EXERCISE DETAILS
Convert the lines of the listing below, from the line with "From where the photo was taken, which" to the line with "(224,524) < (391,251) < (416,343)", both included, into a JSON list of strings with one string per line and no blank lines.

RECORD LIST

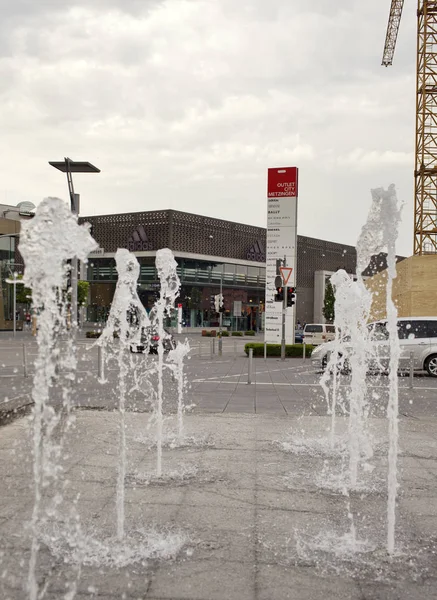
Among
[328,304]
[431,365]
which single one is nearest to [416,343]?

--

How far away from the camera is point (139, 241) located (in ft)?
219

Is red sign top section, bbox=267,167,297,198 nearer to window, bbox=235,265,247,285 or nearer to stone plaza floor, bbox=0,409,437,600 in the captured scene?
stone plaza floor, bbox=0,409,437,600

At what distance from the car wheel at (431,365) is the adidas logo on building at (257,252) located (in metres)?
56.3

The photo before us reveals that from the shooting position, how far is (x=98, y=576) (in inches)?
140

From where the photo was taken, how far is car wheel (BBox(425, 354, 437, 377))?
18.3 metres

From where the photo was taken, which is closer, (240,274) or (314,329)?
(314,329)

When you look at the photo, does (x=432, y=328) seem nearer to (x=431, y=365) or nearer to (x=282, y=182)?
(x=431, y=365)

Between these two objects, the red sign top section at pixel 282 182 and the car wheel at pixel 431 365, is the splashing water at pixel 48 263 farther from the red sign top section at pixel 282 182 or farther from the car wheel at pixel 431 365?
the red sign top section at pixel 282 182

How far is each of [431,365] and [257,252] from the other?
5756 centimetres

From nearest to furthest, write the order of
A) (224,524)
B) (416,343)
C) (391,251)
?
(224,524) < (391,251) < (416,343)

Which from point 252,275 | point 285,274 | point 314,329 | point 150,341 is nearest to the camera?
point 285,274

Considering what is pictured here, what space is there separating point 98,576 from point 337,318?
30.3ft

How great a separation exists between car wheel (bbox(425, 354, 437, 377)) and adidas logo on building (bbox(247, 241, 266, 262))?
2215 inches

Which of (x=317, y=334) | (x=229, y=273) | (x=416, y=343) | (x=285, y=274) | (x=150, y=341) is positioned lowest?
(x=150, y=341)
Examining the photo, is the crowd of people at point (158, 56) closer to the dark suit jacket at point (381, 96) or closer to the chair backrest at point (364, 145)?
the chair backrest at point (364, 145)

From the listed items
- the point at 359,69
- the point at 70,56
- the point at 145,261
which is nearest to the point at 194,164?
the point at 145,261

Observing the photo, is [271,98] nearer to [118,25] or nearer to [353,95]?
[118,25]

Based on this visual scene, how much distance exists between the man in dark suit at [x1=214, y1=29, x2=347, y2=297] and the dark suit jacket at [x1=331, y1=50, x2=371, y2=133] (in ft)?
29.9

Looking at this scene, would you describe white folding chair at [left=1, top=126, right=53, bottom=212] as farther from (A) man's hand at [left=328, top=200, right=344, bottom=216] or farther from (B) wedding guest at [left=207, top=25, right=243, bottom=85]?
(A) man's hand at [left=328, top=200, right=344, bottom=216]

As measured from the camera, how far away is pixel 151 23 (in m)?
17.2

RESULT OF THIS TASK
[
  "From where the photo was taken, which is closer, (240,274) or (314,329)?",
  "(314,329)",
  "When you look at the photo, does (x=432, y=328) seem nearer to (x=431, y=365) or nearer to (x=282, y=182)?",
  "(x=431, y=365)",
  "Between these two objects, the red sign top section at pixel 282 182 and the car wheel at pixel 431 365, is the splashing water at pixel 48 263 farther from the red sign top section at pixel 282 182 or farther from the car wheel at pixel 431 365?",
  "the red sign top section at pixel 282 182",
  "How far is each of [431,365] and [257,252] from the other?",
  "5756 centimetres",
  "From nearest to furthest, write the order of",
  "A) (224,524)",
  "B) (416,343)",
  "C) (391,251)",
  "?",
  "(224,524) < (391,251) < (416,343)"
]